Either way, if organizations are to ensure they have access to the talent they need, there are a few areas where they must direct their focus, while avoiding certain pitfalls. Read on to discover some of the ways I think you can overcome talent challenges in the remainder of 2022 (and beyond).


Flexibility, wellbeing and removing the mundane: essential steps to attract and retain talent

Of the many ways the pandemic has shaped our livelihoods, arguably the biggest impact has been the shift to hybrid working – and the flexibility this provided. Employees are now seeking better work-life integration, as more and more, work is no longer something that defines us.

Employers must cater for this flexibility to make personal and working lives equally as fulfilling, because if you don’t, another organization will. It’s for this reason Fujitsu launched Work Life Shift, to help organizations realize the adaptive, agile, people-centric workplaces that are required of today’s fast-changing, increasingly digital world.

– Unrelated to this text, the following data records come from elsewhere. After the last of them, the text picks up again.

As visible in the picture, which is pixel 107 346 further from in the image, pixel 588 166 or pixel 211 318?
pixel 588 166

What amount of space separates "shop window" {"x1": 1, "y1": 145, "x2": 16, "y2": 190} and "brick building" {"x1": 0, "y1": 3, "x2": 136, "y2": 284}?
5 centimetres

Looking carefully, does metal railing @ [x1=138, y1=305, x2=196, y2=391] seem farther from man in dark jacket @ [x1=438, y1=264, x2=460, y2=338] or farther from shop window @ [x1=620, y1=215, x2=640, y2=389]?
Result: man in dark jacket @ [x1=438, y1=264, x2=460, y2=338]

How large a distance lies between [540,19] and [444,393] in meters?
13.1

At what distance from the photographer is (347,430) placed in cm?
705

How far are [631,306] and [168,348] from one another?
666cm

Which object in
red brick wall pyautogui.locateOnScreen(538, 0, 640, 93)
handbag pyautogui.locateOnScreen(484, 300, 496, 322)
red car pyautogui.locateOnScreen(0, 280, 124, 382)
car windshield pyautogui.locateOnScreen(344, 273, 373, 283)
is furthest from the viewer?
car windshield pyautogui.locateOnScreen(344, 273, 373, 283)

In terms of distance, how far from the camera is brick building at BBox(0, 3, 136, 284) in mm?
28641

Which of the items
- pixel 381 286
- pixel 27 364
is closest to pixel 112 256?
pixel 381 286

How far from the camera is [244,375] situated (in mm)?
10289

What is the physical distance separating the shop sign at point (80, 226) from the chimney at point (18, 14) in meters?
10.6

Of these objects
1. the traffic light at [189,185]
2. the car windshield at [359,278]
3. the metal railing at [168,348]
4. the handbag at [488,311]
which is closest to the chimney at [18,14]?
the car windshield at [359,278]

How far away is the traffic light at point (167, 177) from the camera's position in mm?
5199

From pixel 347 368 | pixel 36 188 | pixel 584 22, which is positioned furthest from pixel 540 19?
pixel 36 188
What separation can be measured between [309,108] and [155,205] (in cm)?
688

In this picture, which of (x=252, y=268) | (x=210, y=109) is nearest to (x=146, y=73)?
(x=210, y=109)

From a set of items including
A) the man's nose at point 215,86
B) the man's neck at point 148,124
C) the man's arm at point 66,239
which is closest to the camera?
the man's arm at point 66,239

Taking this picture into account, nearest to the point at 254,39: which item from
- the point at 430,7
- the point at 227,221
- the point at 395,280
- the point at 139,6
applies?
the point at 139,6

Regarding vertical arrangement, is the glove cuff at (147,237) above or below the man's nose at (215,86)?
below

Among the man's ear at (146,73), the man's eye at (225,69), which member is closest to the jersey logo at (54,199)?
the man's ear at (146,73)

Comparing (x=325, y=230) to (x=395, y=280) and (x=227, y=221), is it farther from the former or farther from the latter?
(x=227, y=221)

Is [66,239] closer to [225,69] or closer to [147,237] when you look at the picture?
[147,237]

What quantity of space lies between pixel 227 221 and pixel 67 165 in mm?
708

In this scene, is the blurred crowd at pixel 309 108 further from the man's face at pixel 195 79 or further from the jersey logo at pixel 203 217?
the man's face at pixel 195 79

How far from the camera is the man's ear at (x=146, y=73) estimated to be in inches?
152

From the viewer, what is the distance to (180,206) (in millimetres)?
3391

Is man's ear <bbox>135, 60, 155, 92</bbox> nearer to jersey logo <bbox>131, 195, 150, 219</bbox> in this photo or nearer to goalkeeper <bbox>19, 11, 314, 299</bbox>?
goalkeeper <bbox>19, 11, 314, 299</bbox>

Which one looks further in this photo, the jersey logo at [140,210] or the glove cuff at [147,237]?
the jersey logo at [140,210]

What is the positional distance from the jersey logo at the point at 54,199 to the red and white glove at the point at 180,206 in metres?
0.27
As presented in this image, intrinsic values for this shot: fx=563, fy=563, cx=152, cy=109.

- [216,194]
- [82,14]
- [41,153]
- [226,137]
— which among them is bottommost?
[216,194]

Enabling people to succeed and grow in their roles is another fundamental step towards this. Employees are no longer willing to spend their day-to-day in mundane roles – and studies show many would even take a pay cut for greater meaning at work. This is where AI and automation can be key to remove manual tasks, thus enabling people to do what they do best – be it focusing on more creative projects, or devoting their time to customers.

Finally, and arguably most importantly, it’s critical that organizations care for their people and do everything they can to promote better wellbeing at work. Listening to and acting on their needs is a must. But using tools and data to elevate employee experiences, while giving them the freedom to thrive and, is also essential to retain and attract talent.


Look out for these major pitfalls and practise what you preach

Of course, while there are many initiatives you can take to better support your people, there are also some major pitfalls to avoid. Like realizing one size never fits all: hybrid working is unique to an organization’s culture and people (among other factors). Even within organisations you’ll find many different personas and needs. So, it’s vital you engage your people and understand what they truly want and need – for example, don’t demand everyone returns to the workplace when the majority want to work from home!

Similarly, replicating the physical simply doesn’t work. Squeezing in more virtual meetings to maintain connections can actually have an adverse effect and leave people feeling burned out. Instead, it’s about working smarter, with the right tools and asynchronous working (where needed) to ensure people are informed and engaged, on their terms.

That said, it’s also vital to ensure everyone is treated equally and has the same opportunity to participate and collaborate, no matter how or where they choose to work. On top of this, we also need to move away from measuring performance on time spent, looking instead at outcomes to avoid presenteeism. Only then can true flexibility be achieved.

For management, leading by example is also key. If you’re telling your team to work where they want and then travelling into the office every day, chances are they’ll end up following your lead. It’s a similar story for working flexibly and taking time out to go for a walk at lunch, for example. Practising what you preach can have a hugely positive effect, on you and your team.

The Great Resignation is sweeping across the world. But it doesn’t necessarily spell disaster for your business if you take the appropriate action and avoid the above pitfalls, to ensure you can attract and retain the right talent and realize your transformation goals in 2022.